### SELECTED EXCERPT
Check out the second part of Chas Andres’ financial review of Theros, which picks up where he left off on Monday and covers the green, gold, artifact, and land rares!

On Monday, we covered the first half of my Theros set review for rares. We’ll get to mythics next week, but for now let’s talk about green cards, gold cards, artifacts, and lands. We’ll also check out the spec portfolio and see how we’ve been doing.

Green

Sylvan Caryatid – $4.99

  • Will three toughness stop a relevant number of attackers from the aggro decks?
  • Will there be anything good to ramp to?
  • Will this be outclassed by other ramp spells at the two-mana slot?

Utopia Tree was always somewhat playable, and this is a pretty nice upgrade. Ramp decks often find themselves taking a bunch of early damage while casting Farseeks, and the combination of three toughness plus hexproof really helps here. In the New World Order era, there are generally always good things to ramp to, so I can see this one maintaining most of its value for sure.

Fearless Prediction: Tier 1 Standard staple. Price between $4 and $6.

Mistcutter Hydra – $2.99

  • How relevant will protection from blue and counterspells end up being?
  • If there is a ramp deck, how good will it be?

Protection from blue is a rarity, and every time I see it I have flashbacks to the Goblin Piledriver era. This card isn’t Piledriver, of course, but I do suspect it will see play out of sideboards.

Against blue decks, this is a quick and versatile threat. The fact that it has haste helps so much, and it can easily get down and steal a game before the control player can stabilize. It dodges bounce, counterspells, and most red removal because of its size. U/W and U/B players will have an easier time with it, and it’s kind of low-powered against other decks, which is why I think it’ll be a two-of in sideboards at most. It is slightly better in ramp decks, but even there it’s going to be a silver bullet out of the board.

Fearless Prediction: Standard fringe player. Price between $1 and $2.

Boon Satyr – $2.99

  • Will the versatility of this card outweigh its prohibitive mana cost?
  • Will bestow be a successful, competitive mechanic in green?
  • Will there be a reasonable number of ground creatures to ambush?
  • Is this card better than Ghor-Clan Rampager at fulfilling a similar role?

### WORK INSTRUCTIONS
[1] In the Theros rares review, what price range does the author predict for Sylvan Caryatid?
[2] Extend the Theros rares review, picking up right after its final sentence.
The lines that come after this review have no connection to it.

### DATA SEGMENT
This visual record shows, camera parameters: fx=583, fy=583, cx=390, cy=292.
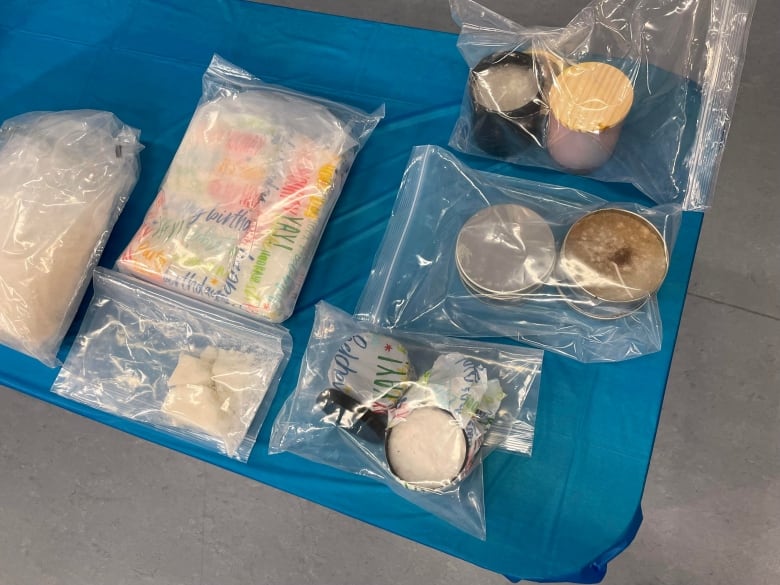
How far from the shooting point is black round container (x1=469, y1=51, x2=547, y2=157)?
0.83 m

### RESULTS OF THE TASKS
[1] Between $4 and $6.

[2]
The best-case scenario with this guy is that you flash it in bestowed for five mana, allowing you to pick off an attacker or beef up an attacker to take out a blocker. Your guy then gets a massive bonus—and when he dies, you get a body that isn’t inconsequential.

Worst case, you don’t really want to be paying three mana for a 4/2 or five mana for an Aura most of the time.

This guy bears some comparison to Thragtusk thanks to its versatility, but it obviously isn’t quite that good. It does give green decks a degree of trickery that they didn’t have before, and the slightly worse Wolfir Avenger did see play in Standard. I think this guy will as well.

Fearless Prediction: Tier 2 Standard staple. Price between $2 and $5.

 Bow of Nylea – $2.99

  • Will the "jack of all trades, master of none" versatility of this card shine even though none of the abilities are all that good on their own?

In my opinion, no. Having options is good and this card always gives you something to do each turn, but that’s not enough to make for a good Constructed card. Kitchen table players will love this and it’s outstanding in Limited, but it’s not a Standard staple.

Fearless Prediction: Future bulk rare.

Reverent Hunter – $1.49

  • Will people be okay playing a super-conditional win-more three-mana creature that is the worst topdeck ever?

It’s true; sometimes you’ll be far ahead, and this will be a 10/10 for three. You would have won those games anyway. The rest of the time you’ll draw this, stare at your empty board, and concede the game.

Fearless Prediction: Future bulk rare.

Arbor Colossus – $0.75

  • Will green decks have a better play on turns 5 and 6?
  • Will fliers become the dominant win condition in Standard?

Given that this card doesn’t do much until you invest eleven mana into it, I wouldn’t count on it making too many waves in Standard. It’s not quite as good as Silklash Spider in Commander, so don’t expect it to be a staple of that format either.

Anthousa, Setessan Hero – $0.49

  • Even though it’s very situational, will the fact that this card technically provides ten power for five mana be enough?

No.

Fearless Prediction: Future bulk rare.

Gold

Fleecemane Lion – $7.99

  • Will Selesnya-based decks choose this over Voice of Resurgence?
  • If not, will they want to run four copies of each?
  • How much of an upgrade over Watchwolf is the monstrosity ability exactly?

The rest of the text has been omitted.